Her first point is hard to argue against, she says that the cyborg is both a part of our material reality and our imagination. While the fictional cyborg is a prominent figure in science fiction it is also starting to appear to be a possibility to enhance the human race. She is trying to blur the relational boundaries between machine and organism. The cyborg is both a fact of fiction and a nascent scientific/medical concept. For the last fifty years we have seen representations of cybernetic organisms in books, films and even comic books. Our society is beginning to consider the organic-mechanical synthesis through unconscious or conscious media representations.

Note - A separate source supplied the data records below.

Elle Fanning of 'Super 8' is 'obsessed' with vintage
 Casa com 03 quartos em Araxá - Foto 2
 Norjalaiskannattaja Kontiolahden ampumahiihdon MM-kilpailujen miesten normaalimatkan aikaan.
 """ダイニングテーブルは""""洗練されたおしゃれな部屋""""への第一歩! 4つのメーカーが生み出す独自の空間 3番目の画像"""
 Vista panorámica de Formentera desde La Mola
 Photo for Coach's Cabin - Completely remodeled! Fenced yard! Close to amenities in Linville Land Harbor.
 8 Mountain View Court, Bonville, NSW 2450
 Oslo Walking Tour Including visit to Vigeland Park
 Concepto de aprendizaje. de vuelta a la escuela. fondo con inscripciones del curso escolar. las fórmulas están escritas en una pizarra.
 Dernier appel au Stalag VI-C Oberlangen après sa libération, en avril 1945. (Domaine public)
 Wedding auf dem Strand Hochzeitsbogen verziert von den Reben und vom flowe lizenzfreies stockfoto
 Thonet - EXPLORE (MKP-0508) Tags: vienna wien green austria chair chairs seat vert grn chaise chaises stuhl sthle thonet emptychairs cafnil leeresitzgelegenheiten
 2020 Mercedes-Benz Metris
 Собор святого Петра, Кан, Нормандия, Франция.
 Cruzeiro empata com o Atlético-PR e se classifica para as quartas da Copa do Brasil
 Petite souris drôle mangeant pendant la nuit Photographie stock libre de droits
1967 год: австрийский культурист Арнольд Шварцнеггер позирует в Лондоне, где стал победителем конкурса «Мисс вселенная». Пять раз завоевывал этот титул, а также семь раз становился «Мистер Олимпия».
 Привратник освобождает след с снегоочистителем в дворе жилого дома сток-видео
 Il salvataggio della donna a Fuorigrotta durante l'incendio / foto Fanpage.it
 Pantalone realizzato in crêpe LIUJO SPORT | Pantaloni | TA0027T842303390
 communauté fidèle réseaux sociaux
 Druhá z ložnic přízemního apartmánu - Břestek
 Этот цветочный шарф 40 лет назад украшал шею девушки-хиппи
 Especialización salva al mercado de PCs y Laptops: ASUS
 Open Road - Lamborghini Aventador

While the Oxford definition posits a “hypothetical” status on cyborgs, discussions in Film 4002 have opened this up to include pacemakers, insulin pumps and even choclear implants, as these devices all extend certain human’s physical abilities. Wikipedia includes these human “modifications” as cyborg criteria. I would argue against this inclusion based on the definition of cyborg. All of this attempts to bridge the gap between fiction and fact for the cyborg. The medical enhancements do not function to “extend beyond normal human limitations” but rather to return these patients abilities back to normal human limitations. To my knowledge it is not preferable to receive a pacemaker or cochlear implant to enhance human performance. They are in fact still very risky and serious surgical implants. Nobody gets a heart operation in order to improve their athletic ability or to endure longer strain compared to their natural limitations. If anything, these operations reduce the patients natural ability. The same applies for cochlear implants. Some patients find it helps their deafness, while others find that the implant does not function as an enhancement. I still firmly believe that the cyborg, as envisioned in science fiction has not yet become a reality for our society.

The crux of Haraway’s argument rests on the statement that her essay “is an argument for pleasure in the confusion of boundaries and for responsibility in their construction.” Haraway seems to extend this confusion to extend to women of colour. She tries to label this as a cyborg identity, but I completely fail to follow her logic at comparing a marginalized section of society to humans with mechanically extended physical abilities. By failing to draw an adequate picture of what a cyborg is Haraway does not manage to convince me of the relationship between cyborg identity and feminism as I understand them. This may be due to the abridged nature of the article, perhaps earlier sections address this. I disagree that these are compatible identities based on their shared status as “outsider identities.” We would continue to integrate humans that have medical enhancements, with unmodified humans with the same care that we integrate women of colour, or any other marginalized group into our society provided our societies’ political and cultural ideology continues to remain the same.